Alina Bonar Diachuk era in attesa d’espulsione ma non in stato
di fermo, non c’era alcun motivo legale per portarla al commissariato e
trattenerla lì. Aveva già tentato il suicidio, dopo due giorni si è impiccata
con il cordino della felpa davanti alle telecamere di sorveglianza. La sua
agonia è durata 40 minuti, nessuno si è accorto di niente né
tantomeno è intervenuto.
Le indagini hanno permesso di scoprire che Alina non era stata
l’unica ad aver subito un sequestro di persona in commissariato: era una prassi
abituale. Nel corso delle perquisizioni si è scoperto che il funzionario
dirigente Carlo Baffi aveva cambiato il cartello dell’ufficio immigrazione con
la scritta “ufficio epurazione” che teneva in bella mostra vicino a un busto di
Mussolini. All’epoca, Baffi era anche membro della Commissione territoriale di
Gorizia che esaminava le domande d’asilo presentate in Friuli Venezia Giulia:
Baffi ha continuato a partecipare alle riunioni della Commissione anche dopo il
suicidio di Alina.
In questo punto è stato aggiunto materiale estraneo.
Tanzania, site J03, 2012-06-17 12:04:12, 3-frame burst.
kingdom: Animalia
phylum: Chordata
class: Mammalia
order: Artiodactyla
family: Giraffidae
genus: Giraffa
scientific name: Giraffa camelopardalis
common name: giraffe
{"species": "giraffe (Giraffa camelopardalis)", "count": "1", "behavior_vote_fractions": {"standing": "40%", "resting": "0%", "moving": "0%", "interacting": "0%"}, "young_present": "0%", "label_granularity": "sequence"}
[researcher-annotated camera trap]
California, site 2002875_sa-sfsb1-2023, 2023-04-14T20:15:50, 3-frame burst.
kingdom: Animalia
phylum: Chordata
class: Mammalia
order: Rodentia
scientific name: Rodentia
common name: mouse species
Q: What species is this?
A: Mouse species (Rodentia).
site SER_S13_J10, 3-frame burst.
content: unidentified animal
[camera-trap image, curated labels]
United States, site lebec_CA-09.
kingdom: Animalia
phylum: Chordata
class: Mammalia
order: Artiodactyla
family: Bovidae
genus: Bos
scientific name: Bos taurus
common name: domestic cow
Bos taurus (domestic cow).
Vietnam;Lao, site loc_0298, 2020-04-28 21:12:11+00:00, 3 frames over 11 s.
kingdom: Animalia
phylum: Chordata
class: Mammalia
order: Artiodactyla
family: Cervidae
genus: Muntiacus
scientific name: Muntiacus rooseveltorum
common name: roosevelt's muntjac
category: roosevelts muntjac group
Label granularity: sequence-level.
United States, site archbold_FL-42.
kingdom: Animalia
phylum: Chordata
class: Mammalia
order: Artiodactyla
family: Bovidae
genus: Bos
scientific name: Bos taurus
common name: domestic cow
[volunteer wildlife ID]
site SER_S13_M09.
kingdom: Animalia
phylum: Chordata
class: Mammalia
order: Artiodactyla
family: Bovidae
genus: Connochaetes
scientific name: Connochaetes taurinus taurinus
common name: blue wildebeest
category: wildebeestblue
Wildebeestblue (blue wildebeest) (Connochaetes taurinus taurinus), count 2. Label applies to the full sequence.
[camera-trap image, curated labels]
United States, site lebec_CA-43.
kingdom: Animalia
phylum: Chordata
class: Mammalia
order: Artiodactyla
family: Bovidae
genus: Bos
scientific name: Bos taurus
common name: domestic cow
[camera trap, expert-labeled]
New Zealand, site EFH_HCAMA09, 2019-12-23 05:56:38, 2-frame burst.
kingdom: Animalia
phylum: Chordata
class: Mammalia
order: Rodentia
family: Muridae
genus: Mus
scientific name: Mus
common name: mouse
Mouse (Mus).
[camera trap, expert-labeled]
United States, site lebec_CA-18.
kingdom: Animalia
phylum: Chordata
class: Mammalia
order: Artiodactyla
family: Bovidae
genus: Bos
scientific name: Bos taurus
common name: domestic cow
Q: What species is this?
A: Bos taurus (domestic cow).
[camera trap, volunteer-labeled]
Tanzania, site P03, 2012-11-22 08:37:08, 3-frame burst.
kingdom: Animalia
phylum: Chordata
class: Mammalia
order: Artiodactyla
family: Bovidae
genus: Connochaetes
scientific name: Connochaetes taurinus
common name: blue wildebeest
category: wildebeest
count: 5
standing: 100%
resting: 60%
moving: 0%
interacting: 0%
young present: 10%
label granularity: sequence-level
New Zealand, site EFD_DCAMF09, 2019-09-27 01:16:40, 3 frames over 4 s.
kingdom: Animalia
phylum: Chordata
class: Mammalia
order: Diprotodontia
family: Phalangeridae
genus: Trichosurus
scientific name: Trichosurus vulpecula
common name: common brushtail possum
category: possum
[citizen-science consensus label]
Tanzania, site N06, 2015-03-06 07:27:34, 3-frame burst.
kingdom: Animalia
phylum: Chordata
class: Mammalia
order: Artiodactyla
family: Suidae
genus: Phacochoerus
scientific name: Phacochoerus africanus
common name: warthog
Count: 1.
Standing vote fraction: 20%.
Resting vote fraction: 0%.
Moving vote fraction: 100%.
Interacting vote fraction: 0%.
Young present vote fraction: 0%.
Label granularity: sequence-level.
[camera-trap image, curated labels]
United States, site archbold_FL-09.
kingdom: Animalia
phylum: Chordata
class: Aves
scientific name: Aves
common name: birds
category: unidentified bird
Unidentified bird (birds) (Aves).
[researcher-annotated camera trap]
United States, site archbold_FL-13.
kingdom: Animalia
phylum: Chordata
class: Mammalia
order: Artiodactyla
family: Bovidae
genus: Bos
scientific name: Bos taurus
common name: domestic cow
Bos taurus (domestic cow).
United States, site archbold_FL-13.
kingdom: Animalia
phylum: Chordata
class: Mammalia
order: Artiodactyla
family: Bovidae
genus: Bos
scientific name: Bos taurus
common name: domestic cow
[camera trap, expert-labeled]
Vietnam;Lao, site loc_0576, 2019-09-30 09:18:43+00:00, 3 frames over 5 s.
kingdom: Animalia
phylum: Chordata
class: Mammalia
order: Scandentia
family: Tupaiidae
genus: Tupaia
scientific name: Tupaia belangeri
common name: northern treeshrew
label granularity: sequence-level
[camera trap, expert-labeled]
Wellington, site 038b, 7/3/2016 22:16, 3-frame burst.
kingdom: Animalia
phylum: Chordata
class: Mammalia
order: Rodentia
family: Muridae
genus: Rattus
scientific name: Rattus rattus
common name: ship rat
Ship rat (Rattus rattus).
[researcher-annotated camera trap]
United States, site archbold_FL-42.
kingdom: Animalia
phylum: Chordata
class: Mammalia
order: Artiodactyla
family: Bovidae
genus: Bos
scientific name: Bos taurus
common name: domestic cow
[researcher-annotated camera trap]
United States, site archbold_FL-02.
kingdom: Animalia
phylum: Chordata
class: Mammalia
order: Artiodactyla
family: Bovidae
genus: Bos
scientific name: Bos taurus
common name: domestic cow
L’allora questore Padulano disse che i poliziotti coinvolti
avevano fatto il loro “dovere”.
A febbraio 2018 il pm De Bortoli aveva chiesto pene per 20 anni
e 9 mesi per i poliziotti coinvolti. Ora, a sei anni dalla morte di Alina, è giunta
l’assoluzione per tutti in primo grado. Il giudice Nicoli ha ritenuto che i
poliziotti avessero messo in atto direttive della Questura, conosciute e
condivise ai massimi livelli istituzionali, anche dalla Pretura, secondo quanto
riportato dalla stampa. In breve, i poliziotti hanno fatto il loro dovere e
hanno obbedito agli ordini. Tuttavia, nonostante l'omertà istituzionale, noi
sappiamo che il sequestro di persona non è legale in Italia e la detenzione di
Alina e delle altre centinaia di persone a Opicina era abusiva.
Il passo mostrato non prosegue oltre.